Reproduce only the lines that run from the line with "As apparent in" to the last line of the material, both ends included, exactly as they appear.

=====

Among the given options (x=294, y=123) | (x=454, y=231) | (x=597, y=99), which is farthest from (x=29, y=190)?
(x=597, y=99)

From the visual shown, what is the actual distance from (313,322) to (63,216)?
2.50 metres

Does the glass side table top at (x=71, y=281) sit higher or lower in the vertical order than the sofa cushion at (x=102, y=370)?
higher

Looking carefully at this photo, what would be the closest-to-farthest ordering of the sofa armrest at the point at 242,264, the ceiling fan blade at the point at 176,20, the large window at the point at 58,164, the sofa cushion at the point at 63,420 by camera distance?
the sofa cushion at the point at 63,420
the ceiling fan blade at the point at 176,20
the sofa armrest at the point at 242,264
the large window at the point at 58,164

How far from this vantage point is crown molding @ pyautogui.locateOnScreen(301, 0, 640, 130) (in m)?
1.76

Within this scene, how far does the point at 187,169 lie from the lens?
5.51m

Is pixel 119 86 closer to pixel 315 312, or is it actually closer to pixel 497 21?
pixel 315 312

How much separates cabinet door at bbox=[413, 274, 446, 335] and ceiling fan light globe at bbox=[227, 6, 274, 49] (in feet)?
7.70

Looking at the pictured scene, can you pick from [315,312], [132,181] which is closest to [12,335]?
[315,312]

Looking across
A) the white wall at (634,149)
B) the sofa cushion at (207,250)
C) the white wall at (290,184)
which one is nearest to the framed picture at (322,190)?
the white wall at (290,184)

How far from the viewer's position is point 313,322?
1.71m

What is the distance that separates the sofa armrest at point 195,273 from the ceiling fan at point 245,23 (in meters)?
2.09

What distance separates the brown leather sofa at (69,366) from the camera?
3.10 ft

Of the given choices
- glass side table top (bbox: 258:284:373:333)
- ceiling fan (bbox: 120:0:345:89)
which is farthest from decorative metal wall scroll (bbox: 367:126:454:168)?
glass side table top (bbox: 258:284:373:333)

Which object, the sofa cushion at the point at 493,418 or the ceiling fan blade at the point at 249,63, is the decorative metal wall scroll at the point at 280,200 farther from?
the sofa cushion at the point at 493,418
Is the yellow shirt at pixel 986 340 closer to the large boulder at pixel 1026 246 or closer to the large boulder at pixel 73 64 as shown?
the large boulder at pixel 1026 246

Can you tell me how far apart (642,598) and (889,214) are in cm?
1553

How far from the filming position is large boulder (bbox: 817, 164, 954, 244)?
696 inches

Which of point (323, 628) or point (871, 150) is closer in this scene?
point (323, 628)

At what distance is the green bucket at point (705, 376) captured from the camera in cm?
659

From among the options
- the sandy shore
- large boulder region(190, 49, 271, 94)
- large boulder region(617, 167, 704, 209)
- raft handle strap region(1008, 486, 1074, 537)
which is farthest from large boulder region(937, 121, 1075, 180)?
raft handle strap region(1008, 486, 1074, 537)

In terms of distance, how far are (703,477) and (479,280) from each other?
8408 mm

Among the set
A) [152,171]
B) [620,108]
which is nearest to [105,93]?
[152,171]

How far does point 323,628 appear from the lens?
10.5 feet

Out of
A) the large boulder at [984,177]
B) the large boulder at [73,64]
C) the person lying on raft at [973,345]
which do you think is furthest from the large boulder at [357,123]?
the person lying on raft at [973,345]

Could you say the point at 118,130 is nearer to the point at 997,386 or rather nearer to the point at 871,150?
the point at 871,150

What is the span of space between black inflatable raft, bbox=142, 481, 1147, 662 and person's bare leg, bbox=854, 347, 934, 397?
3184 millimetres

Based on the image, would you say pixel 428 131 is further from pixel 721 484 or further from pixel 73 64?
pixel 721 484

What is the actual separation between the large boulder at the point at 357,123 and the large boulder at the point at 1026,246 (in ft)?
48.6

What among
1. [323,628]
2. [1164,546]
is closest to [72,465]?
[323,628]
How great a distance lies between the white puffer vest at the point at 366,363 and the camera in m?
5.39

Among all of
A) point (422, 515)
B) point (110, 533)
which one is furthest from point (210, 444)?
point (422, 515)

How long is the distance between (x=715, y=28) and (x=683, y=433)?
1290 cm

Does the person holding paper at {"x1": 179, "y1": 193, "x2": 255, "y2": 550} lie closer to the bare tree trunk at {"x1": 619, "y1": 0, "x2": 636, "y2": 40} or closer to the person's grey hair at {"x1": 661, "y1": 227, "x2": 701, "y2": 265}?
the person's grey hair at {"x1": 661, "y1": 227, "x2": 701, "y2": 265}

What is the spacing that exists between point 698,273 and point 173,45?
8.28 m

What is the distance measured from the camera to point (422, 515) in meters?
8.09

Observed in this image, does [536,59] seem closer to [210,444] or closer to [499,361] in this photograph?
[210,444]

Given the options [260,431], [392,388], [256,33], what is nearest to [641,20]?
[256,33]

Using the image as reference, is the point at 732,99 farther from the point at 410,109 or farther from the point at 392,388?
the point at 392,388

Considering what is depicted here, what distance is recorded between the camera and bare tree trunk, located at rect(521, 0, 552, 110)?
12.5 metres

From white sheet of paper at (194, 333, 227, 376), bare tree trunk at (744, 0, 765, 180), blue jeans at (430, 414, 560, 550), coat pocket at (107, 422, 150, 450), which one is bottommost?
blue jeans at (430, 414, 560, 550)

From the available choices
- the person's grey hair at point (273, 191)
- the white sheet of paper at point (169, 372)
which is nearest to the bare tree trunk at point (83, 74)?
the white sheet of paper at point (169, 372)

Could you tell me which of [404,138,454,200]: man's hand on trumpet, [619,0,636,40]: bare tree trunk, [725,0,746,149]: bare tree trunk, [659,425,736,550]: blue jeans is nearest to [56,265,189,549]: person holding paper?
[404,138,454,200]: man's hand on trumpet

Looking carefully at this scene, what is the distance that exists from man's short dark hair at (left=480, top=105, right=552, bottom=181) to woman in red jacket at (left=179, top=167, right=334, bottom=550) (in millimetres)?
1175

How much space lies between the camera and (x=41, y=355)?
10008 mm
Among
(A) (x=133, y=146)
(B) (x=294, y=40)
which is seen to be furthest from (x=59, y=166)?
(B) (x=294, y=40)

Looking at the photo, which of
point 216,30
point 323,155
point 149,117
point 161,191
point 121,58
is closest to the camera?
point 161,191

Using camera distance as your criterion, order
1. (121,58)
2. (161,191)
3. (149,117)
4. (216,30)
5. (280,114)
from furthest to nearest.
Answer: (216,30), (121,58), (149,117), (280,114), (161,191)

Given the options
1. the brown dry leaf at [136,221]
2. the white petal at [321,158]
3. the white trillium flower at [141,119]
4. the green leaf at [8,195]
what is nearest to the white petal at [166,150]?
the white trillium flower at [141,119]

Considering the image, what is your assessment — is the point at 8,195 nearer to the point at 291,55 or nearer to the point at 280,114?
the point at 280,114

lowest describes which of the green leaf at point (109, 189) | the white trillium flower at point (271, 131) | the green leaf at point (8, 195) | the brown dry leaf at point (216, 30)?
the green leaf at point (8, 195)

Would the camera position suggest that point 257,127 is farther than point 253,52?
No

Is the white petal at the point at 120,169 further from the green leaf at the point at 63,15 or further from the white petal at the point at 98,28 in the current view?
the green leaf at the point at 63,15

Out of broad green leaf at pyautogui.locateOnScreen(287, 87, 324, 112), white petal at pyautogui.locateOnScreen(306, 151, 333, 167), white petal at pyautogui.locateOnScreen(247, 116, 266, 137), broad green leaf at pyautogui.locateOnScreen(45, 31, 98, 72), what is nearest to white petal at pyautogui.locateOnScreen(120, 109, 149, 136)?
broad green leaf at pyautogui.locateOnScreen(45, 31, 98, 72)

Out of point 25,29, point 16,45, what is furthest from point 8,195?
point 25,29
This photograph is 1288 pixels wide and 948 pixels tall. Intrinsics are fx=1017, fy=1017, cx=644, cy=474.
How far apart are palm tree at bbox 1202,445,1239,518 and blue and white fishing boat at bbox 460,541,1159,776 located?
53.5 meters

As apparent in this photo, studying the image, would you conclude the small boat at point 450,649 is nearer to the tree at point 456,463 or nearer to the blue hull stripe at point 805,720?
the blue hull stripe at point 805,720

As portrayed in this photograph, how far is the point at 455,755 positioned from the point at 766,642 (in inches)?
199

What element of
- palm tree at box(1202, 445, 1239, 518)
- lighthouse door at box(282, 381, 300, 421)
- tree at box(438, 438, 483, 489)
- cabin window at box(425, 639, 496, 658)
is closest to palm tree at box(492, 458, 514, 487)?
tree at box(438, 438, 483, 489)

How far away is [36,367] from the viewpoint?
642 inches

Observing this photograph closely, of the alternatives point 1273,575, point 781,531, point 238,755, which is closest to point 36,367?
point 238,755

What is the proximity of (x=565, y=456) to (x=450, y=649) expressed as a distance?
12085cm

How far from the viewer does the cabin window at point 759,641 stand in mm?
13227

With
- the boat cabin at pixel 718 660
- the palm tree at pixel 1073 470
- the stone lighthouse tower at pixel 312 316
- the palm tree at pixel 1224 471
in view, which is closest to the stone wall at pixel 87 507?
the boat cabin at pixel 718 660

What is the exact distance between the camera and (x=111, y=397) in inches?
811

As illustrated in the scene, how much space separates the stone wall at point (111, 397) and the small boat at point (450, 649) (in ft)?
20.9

=====

» **Correct answer**
As apparent in this photo, studying the image, would you conclude the small boat at point 450,649 is nearer to the tree at point 456,463 or nearer to the blue hull stripe at point 805,720?
the blue hull stripe at point 805,720

As portrayed in this photograph, how far is the point at 455,755 positioned from the point at 766,642 (in inches)?
199

What element of
- palm tree at box(1202, 445, 1239, 518)
- lighthouse door at box(282, 381, 300, 421)
- tree at box(438, 438, 483, 489)
- cabin window at box(425, 639, 496, 658)
is closest to palm tree at box(492, 458, 514, 487)?
tree at box(438, 438, 483, 489)

How far away is [36,367] from the viewpoint?
642 inches

Observing this photograph closely, of the alternatives point 1273,575, point 781,531, point 238,755, which is closest to point 36,367?
point 238,755

What is the proximity of (x=565, y=456) to (x=450, y=649) expressed as a distance?
12085cm

How far from the viewer does the cabin window at point 759,641 stand in mm?
13227

With
- the boat cabin at pixel 718 660
- the palm tree at pixel 1073 470
- the stone lighthouse tower at pixel 312 316
- the palm tree at pixel 1224 471
in view, which is closest to the stone wall at pixel 87 507?
the boat cabin at pixel 718 660

What is the exact distance between the camera and (x=111, y=397) in inches?
811

As illustrated in the scene, how much space separates the stone wall at point (111, 397) and the small boat at point (450, 649) (in ft)?
20.9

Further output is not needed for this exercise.